Reproduce the entries word for word, starting at the line that contains "How far from the viewer" and ending with the last line of the entries.

(Spatial reasoning data based on images)
+++

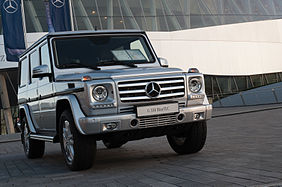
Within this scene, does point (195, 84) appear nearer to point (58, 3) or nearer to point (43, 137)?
point (43, 137)

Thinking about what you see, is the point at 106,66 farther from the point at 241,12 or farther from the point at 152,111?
the point at 241,12

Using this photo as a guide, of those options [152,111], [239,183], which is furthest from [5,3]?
[239,183]

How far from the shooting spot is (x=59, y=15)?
19.5 m

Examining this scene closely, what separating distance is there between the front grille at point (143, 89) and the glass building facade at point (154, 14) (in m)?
A: 25.1

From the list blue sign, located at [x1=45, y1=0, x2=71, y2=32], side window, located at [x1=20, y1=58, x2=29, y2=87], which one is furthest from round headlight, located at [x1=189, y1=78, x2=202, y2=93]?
blue sign, located at [x1=45, y1=0, x2=71, y2=32]

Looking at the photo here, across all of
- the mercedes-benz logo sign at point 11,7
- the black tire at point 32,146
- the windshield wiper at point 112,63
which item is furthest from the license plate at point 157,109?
the mercedes-benz logo sign at point 11,7

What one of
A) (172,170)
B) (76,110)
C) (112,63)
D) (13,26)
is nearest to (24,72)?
(112,63)

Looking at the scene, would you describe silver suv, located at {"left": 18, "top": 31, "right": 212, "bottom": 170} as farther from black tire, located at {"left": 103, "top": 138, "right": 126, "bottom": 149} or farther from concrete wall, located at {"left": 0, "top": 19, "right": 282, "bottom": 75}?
concrete wall, located at {"left": 0, "top": 19, "right": 282, "bottom": 75}

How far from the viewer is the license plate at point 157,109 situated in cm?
665

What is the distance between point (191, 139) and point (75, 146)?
6.70 feet

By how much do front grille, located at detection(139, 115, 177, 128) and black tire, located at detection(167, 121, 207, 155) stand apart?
762 millimetres

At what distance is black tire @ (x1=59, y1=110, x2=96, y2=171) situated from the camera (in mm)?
6703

+++

**THE RESPONSE:**
How far from the viewer is the license plate at point 157,109 situated in cm?
665

What is the distance between point (191, 139) and point (75, 146)?
6.70 feet

By how much do front grille, located at detection(139, 115, 177, 128) and black tire, located at detection(167, 121, 207, 155) stand apart?
762 millimetres

At what distance is black tire @ (x1=59, y1=110, x2=96, y2=171) situated from the camera (in mm)?
6703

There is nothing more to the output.